=== Task 1 ===
Transcribe the passage of the mailing-list thread on the RCU lockdep warning from "Ok, I think" to "the locking rule.".
=== Task 2 ===
Translate this sentence from the thread on the RCU lockdep warning into Spanish: "netif_receive_skb() never has a chance to take usbfs_mutex."
=== Task 3 ===
Take the mailing-list thread on the RCU lockdep warning further, picking up after its last sentence.

=== Study text ===
From: Américo Wang on
2010/3/15 Américo Wang <xiyou.wangcong(a)gmail.com>:
> 2010/3/15 Américo Wang <xiyou.wangcong(a)gmail.com>:
>> On Sat, Mar 13, 2010 at 01:58:38PM -0800, Paul E. McKenney wrote:
>>>On Sat, Mar 13, 2010 at 01:33:56PM +0800, Américo Wang wrote:
>>>> On Fri, Mar 12, 2010 at 02:37:38PM +0100, Eric Dumazet wrote:
>>>> >Le vendredi 12 mars 2010 à 21:11 +0800, Américo Wang a écrit :
>>>> >
>>>> >> Oh, but lockdep complains about rcu_read_lock(), it said
>>>> >> rcu_read_lock() can't be used in softirq context.
>>>> >>
>>>> >> Am I missing something?
>>>> >
>>>> >Well, lockdep might be dumb, I dont know...
>>>> >
>>>> >I suggest you read rcu_read_lock_bh kernel doc :
>>>> >
>>>> >/**
>>>> > * rcu_read_lock_bh - mark the beginning of a softirq-only RCU critical
>>>> >section
>>>> > *
>>>> > * This is equivalent of rcu_read_lock(), but to be used when updates
>>>> > * are being done using call_rcu_bh(). Since call_rcu_bh() callbacks
>>>> > * consider completion of a softirq handler to be a quiescent state,
>>>> > * a process in RCU read-side critical section must be protected by
>>>> > * disabling softirqs. Read-side critical sections in interrupt context
>>>> > * can use just rcu_read_lock().
>>>> > *
>>>> > */
>>>> >
>>>> >
>>>> >Last sentence being perfect :
>>>> >
>>>> >Read-side critical sections in interrupt context
>>>> >can use just rcu_read_lock().
>>>> >
>>>>
>>>> Yeah, right, then it is more likely to be a bug of rcu lockdep.
>>>> Paul is looking at it.
>>>
>>>Except that it seems to be working correctly for me...
>>>
>>
>> Hmm, then I am confused. The only possibility here is that this is
>> a lockdep bug...
>>
>
> I believe so...
>
> Peter, this looks odd:
>
>  kernel:  (usbfs_mutex){+.?...}, at: [<ffffffff8146419f>]
> netif_receive_skb+0xe7/0x819
>
> netif_receive_skb() never has a chance to take usbfs_mutex. How can this
> comes out?
>

Ok, I think I found what lockdep really complains about, it is that we took
spin_lock in netpoll_poll_lock() which is in hardirq-enabled environment,
later, we took another spin_lock with spin_lock_irqsave() in netpoll_rx(),
so lockdep thought we broke the locking rule.

=== Stored records ===
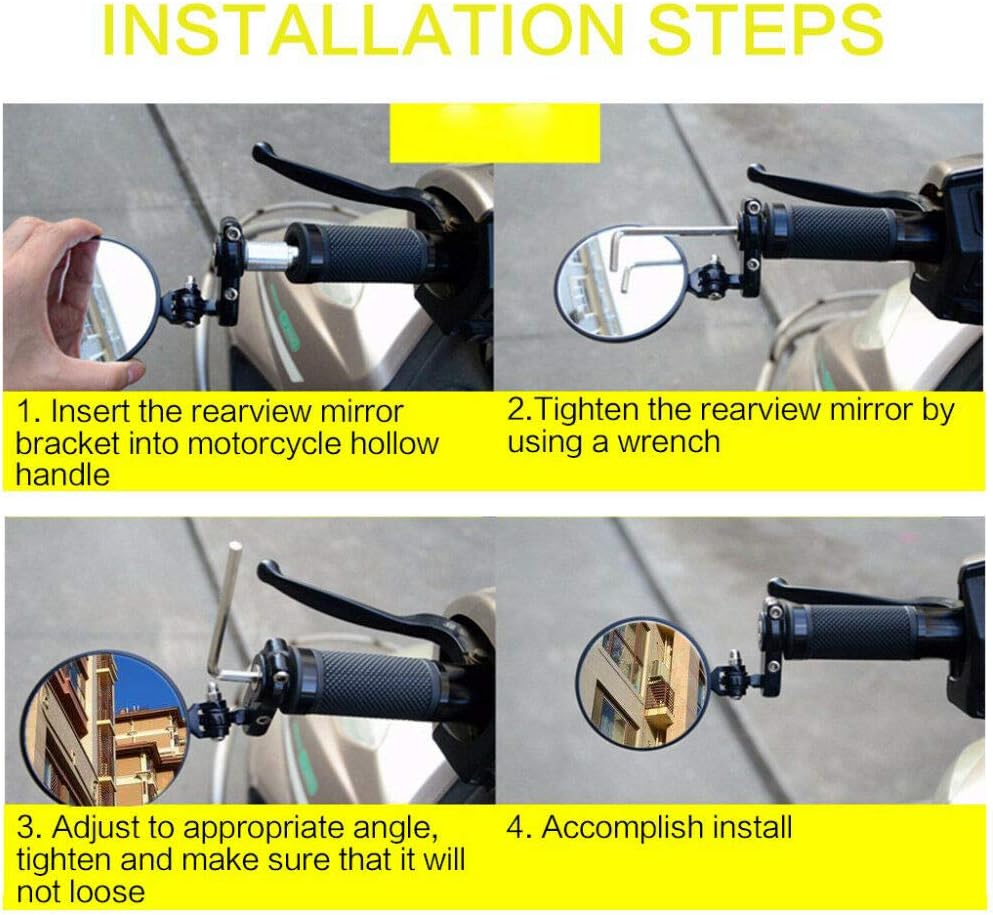 INSTALLATION STEPS

1. Insert the rearview mirror bracket into motorcycle hollow handle

2.Tighten the rearview mirror by using a wrench

3. Adjust to appropriate angle, tighten and make sure that it will not loose

4. Accomplish install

=== Answer section 1 ===
Ok, I think I found what lockdep really complains about, it is that we took
spin_lock in netpoll_poll_lock() which is in hardirq-enabled environment,
later, we took another spin_lock with spin_lock_irqsave() in netpoll_rx(),
so lockdep thought we broke the locking rule.

=== Answer section 2 ===
netif_receive_skb() nunca tiene la oportunidad de tomar usbfs_mutex.

=== Answer section 3 ===
I don't know why netpoll_rx() needs irq disabled, it looks like that no one
takes rx_lock in hardirq context. So can we use spin_lock(&rx_lock)
instead? Or am I missing something here? Eric? David?

Thanks!
--
To unsubscribe from this list: send the line "unsubscribe linux-kernel" in
the body of a message to majordomo(a)vger.kernel.org
More majordomo info at http://vger.kernel.org/majordomo-info.html
Please read the FAQ at http://www.tux.org/lkml/
From: Eric Dumazet on
Le lundi 15 mars 2010 à 17:39 +0800, Américo Wang a écrit :

>
> Ok, I think I found what lockdep really complains about, it is that we took
> spin_lock in netpoll_poll_lock() which is in hardirq-enabled environment,
> later, we took another spin_lock with spin_lock_irqsave() in netpoll_rx(),
> so lockdep thought we broke the locking rule.
>
> I don't know why netpoll_rx() needs irq disabled, it looks like that no one
> takes rx_lock in hardirq context. So can we use spin_lock(&rx_lock)
> instead? Or am I missing something here? Eric? David?

I am a bit lost.

Could you give the complete picture, because I cannot find it in my
netdev archives.



--
To unsubscribe from this list: send the line "unsubscribe linux-kernel" in
the body of a message to majordomo(a)vger.kernel.org
More majordomo info at http://vger.kernel.org/majordomo-info.html
Please read the FAQ at http://www.tux.org/lkml/
From: Américo Wang on
On Mon, Mar 15, 2010 at 6:04 PM, Eric Dumazet <eric.dumazet(a)gmail.com> wrote:
> Le lundi 15 mars 2010 à 17:39 +0800, Américo Wang a écrit :
>
>>
>> Ok, I think I found what lockdep really complains about, it is that we took
>> spin_lock in netpoll_poll_lock() which is in hardirq-enabled environment,
>> later, we took another spin_lock with spin_lock_irqsave() in netpoll_rx(),
>> so lockdep thought we broke the locking rule.
>>
>> I don't know why netpoll_rx() needs irq disabled, it looks like that no one
>> takes rx_lock in hardirq context. So can we use spin_lock(&rx_lock)
>> instead? Or am I missing something here? Eric? David?
>
> I am a bit lost.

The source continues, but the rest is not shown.